Let $$X$$ be a random variable having binomial distribution $$B(7, p)$$. If $$P(X = 3) = 5P(X = 4)$$, then the sum of the mean and the variance of $$X$$ is

$$X \sim B(7, p)$$ and $$P(X = 3) = 5 \cdot P(X = 4)$$. Find mean + variance.

First, we write the binomial probabilities: $$P(X = 3) = \binom{7}{3} p^3 (1-p)^4 = 35 p^3 (1-p)^4$$ and $$P(X = 4) = \binom{7}{4} p^4 (1-p)^3 = 35 p^4 (1-p)^3$$.

Since $$P(X = 3) = 5 \times P(X = 4)$$, we have $$35 p^3 (1-p)^4 = 5 \times 35 p^4 (1-p)^3$$. Dividing both sides by $$35 p^3 (1-p)^3$$ gives $$1 - p = 5p$$, which leads to $$1 = 6p$$ and hence $$p = \frac{1}{6}$$.

Now we calculate the mean and variance.

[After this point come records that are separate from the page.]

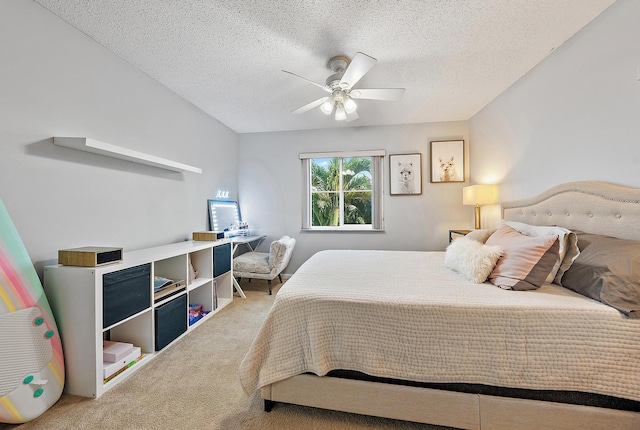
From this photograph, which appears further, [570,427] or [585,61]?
[585,61]

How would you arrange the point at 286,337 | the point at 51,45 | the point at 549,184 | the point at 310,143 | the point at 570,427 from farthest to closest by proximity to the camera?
1. the point at 310,143
2. the point at 549,184
3. the point at 51,45
4. the point at 286,337
5. the point at 570,427

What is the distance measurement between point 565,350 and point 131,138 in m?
3.38

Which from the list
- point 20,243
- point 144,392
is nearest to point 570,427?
point 144,392

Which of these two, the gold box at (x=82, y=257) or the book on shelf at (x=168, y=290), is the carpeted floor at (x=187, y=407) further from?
the gold box at (x=82, y=257)

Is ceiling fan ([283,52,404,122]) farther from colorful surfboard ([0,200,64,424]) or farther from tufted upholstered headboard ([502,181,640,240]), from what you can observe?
colorful surfboard ([0,200,64,424])

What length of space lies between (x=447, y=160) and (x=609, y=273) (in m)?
2.77

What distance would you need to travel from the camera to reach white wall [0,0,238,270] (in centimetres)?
149

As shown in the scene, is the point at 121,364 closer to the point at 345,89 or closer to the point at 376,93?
the point at 345,89

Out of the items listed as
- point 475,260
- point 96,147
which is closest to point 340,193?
point 475,260

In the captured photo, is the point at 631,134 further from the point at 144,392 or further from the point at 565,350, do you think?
the point at 144,392

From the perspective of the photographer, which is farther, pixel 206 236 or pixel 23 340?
pixel 206 236

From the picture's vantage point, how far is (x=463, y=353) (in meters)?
1.16

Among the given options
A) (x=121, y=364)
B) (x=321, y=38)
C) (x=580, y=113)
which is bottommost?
(x=121, y=364)

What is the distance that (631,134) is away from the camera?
5.02 ft
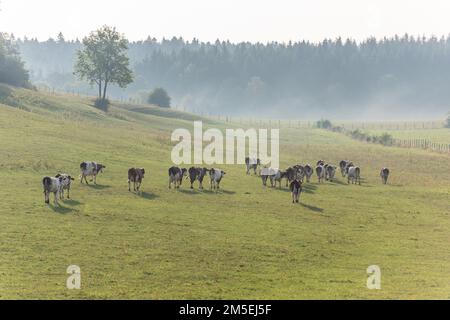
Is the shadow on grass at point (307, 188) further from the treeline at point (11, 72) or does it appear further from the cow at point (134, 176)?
the treeline at point (11, 72)

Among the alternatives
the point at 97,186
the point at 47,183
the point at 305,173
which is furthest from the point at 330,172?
the point at 47,183

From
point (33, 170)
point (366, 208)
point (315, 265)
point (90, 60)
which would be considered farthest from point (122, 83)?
point (315, 265)

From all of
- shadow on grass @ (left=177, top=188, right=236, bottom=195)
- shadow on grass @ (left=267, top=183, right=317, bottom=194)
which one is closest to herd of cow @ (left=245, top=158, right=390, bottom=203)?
shadow on grass @ (left=267, top=183, right=317, bottom=194)

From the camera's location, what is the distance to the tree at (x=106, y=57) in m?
103

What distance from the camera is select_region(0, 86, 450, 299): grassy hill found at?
18422 millimetres

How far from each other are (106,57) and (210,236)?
84963 mm

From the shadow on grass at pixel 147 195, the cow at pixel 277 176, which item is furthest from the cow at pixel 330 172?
the shadow on grass at pixel 147 195

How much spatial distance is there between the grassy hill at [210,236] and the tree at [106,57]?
56.9 m

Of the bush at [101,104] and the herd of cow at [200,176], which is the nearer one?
the herd of cow at [200,176]

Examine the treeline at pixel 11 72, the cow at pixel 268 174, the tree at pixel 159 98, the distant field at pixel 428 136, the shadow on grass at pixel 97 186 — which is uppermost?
the tree at pixel 159 98

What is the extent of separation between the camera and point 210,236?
25.1 m

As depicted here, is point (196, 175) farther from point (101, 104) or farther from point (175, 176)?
point (101, 104)

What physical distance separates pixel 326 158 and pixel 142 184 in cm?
3324

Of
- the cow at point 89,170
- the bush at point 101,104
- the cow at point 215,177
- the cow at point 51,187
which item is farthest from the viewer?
the bush at point 101,104
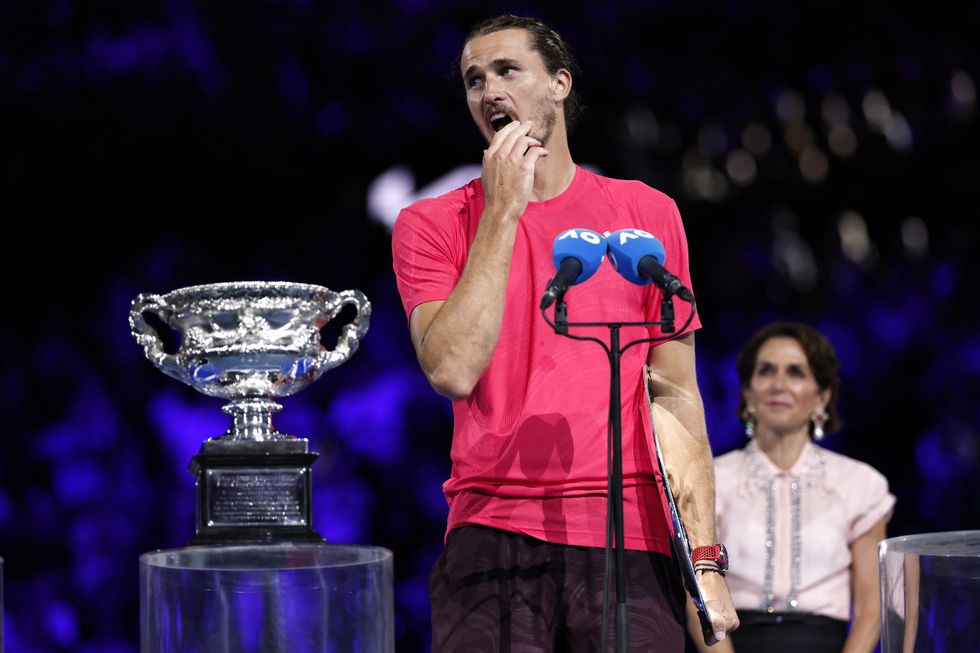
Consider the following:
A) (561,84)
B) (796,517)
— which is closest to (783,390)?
(796,517)

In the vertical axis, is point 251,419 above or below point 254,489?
above

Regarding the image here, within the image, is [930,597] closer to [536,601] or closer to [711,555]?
[711,555]

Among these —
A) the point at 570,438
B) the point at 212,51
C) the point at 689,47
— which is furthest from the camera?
the point at 689,47

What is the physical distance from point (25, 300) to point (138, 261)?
35cm

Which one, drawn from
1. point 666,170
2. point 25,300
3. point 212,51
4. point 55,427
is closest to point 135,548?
point 55,427

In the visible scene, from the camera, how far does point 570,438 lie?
6.18ft

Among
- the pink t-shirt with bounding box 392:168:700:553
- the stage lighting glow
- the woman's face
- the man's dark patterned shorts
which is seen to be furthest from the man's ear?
the stage lighting glow

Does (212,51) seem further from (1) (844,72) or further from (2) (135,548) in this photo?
(1) (844,72)

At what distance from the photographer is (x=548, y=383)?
1.92 m

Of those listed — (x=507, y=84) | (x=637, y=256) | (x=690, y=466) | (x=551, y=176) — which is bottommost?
(x=690, y=466)

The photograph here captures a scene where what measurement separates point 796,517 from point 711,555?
1.51 m

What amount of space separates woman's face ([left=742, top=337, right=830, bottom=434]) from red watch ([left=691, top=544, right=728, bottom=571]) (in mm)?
1591

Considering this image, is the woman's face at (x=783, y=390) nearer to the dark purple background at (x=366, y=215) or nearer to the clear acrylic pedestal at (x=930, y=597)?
the dark purple background at (x=366, y=215)

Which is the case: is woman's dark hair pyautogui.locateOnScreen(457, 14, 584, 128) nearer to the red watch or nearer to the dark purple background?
the red watch
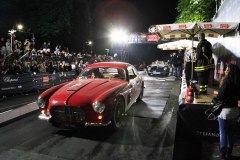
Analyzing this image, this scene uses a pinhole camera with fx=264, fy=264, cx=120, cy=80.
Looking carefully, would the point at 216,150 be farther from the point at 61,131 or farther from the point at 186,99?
the point at 61,131

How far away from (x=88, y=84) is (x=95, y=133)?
4.79 feet

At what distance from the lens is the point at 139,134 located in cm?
657

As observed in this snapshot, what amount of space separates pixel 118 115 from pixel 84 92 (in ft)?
3.62

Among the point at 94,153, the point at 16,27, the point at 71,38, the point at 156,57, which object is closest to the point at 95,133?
the point at 94,153

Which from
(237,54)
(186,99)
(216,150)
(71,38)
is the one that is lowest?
(216,150)

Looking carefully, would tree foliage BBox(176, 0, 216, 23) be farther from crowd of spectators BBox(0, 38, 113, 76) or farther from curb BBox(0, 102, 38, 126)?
curb BBox(0, 102, 38, 126)

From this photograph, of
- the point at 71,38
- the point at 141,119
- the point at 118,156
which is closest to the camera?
the point at 118,156

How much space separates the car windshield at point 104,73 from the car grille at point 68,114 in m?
2.31

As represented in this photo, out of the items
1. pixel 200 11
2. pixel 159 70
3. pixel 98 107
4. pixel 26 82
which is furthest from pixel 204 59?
pixel 159 70

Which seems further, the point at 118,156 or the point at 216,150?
the point at 216,150

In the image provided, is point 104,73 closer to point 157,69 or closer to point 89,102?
point 89,102

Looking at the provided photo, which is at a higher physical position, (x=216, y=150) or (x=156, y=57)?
(x=156, y=57)

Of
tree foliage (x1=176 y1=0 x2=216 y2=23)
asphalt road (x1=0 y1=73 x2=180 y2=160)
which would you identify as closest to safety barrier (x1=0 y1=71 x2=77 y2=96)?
asphalt road (x1=0 y1=73 x2=180 y2=160)

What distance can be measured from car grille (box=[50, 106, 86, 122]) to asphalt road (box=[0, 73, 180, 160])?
0.44 m
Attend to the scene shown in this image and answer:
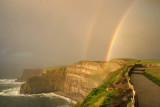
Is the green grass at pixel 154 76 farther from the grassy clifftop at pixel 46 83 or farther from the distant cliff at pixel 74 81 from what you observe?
the grassy clifftop at pixel 46 83

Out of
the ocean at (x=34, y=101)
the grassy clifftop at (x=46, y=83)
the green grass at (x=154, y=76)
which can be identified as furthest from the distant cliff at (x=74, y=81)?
the green grass at (x=154, y=76)

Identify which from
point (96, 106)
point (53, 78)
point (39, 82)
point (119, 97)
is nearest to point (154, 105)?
point (119, 97)

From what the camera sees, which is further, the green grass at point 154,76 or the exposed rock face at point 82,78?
the exposed rock face at point 82,78

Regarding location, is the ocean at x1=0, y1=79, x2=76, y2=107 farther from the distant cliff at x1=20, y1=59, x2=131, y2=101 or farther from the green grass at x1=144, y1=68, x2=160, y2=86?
the green grass at x1=144, y1=68, x2=160, y2=86

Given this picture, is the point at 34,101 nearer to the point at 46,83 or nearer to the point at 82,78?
the point at 46,83

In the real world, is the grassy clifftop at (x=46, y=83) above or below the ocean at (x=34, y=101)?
above

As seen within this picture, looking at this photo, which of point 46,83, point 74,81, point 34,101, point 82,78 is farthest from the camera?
point 46,83

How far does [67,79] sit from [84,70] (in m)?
25.5

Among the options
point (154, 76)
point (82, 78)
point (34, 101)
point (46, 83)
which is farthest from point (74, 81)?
point (154, 76)

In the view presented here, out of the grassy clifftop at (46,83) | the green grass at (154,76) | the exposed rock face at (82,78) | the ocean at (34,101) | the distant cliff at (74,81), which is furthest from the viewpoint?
the grassy clifftop at (46,83)

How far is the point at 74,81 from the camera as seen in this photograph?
136750 millimetres

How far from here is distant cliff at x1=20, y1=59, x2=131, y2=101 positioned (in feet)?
369

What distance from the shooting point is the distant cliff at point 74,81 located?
11238 centimetres

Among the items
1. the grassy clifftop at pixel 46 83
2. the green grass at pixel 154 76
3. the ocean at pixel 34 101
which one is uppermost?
the green grass at pixel 154 76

Using $$np$$ for the mean yields $$7 \times \frac{1}{6} = \frac{7}{6}$$, and using $$np(1-p)$$ for the variance gives $$7 \times \frac{1}{6} \times \frac{5}{6} = \frac{35}{36}$$.

Finally, the sum of the mean and variance is $$\frac{7}{6} + \frac{35}{36} = \frac{42}{36} + \frac{35}{36} = \frac{77}{36}$$.

The answer is Option B: $$\frac{77}{36}$$.